* _About this task_: Word for word, restate all of the records.

* _Data for this task_:
──────

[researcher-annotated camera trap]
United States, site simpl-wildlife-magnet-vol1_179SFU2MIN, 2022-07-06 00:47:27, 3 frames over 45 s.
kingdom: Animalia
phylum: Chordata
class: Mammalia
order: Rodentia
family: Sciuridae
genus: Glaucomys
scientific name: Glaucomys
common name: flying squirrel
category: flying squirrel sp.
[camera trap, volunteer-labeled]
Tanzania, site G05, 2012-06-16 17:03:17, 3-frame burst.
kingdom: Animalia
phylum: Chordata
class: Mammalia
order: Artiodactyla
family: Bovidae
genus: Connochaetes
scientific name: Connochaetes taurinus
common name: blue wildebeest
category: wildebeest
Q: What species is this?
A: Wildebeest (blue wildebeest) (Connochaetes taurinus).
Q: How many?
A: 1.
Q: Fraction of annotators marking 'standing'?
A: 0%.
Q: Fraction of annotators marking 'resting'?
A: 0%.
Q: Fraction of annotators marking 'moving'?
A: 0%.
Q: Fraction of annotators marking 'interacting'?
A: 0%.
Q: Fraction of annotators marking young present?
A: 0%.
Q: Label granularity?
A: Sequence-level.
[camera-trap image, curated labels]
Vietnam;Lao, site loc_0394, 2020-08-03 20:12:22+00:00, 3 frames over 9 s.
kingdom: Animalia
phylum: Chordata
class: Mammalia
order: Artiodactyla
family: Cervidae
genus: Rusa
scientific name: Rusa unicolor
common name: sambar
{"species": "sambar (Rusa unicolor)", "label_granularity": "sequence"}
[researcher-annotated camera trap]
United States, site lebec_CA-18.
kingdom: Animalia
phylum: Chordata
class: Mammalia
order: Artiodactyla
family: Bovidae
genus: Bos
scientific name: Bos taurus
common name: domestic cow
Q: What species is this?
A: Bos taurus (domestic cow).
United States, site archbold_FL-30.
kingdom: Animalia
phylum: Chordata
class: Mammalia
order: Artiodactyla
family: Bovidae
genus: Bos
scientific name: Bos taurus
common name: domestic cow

──────

* _Output_:
[researcher-annotated camera trap]
United States, site simpl-wildlife-magnet-vol1_179SFU2MIN, 2022-07-06 00:47:27, 3 frames over 45 s.
kingdom: Animalia
phylum: Chordata
class: Mammalia
order: Rodentia
family: Sciuridae
genus: Glaucomys
scientific name: Glaucomys
common name: flying squirrel
category: flying squirrel sp.
[camera trap, volunteer-labeled]
Tanzania, site G05, 2012-06-16 17:03:17, 3-frame burst.
kingdom: Animalia
phylum: Chordata
class: Mammalia
order: Artiodactyla
family: Bovidae
genus: Connochaetes
scientific name: Connochaetes taurinus
common name: blue wildebeest
category: wildebeest
Q: What species is this?
A: Wildebeest (blue wildebeest) (Connochaetes taurinus).
Q: How many?
A: 1.
Q: Fraction of annotators marking 'standing'?
A: 0%.
Q: Fraction of annotators marking 'resting'?
A: 0%.
Q: Fraction of annotators marking 'moving'?
A: 0%.
Q: Fraction of annotators marking 'interacting'?
A: 0%.
Q: Fraction of annotators marking young present?
A: 0%.
Q: Label granularity?
A: Sequence-level.
[camera-trap image, curated labels]
Vietnam;Lao, site loc_0394, 2020-08-03 20:12:22+00:00, 3 frames over 9 s.
kingdom: Animalia
phylum: Chordata
class: Mammalia
order: Artiodactyla
family: Cervidae
genus: Rusa
scientific name: Rusa unicolor
common name: sambar
{"species": "sambar (Rusa unicolor)", "label_granularity": "sequence"}
[researcher-annotated camera trap]
United States, site lebec_CA-18.
kingdom: Animalia
phylum: Chordata
class: Mammalia
order: Artiodactyla
family: Bovidae
genus: Bos
scientific name: Bos taurus
common name: domestic cow
Q: What species is this?
A: Bos taurus (domestic cow).
United States, site archbold_FL-30.
kingdom: Animalia
phylum: Chordata
class: Mammalia
order: Artiodactyla
family: Bovidae
genus: Bos
scientific name: Bos taurus
common name: domestic cow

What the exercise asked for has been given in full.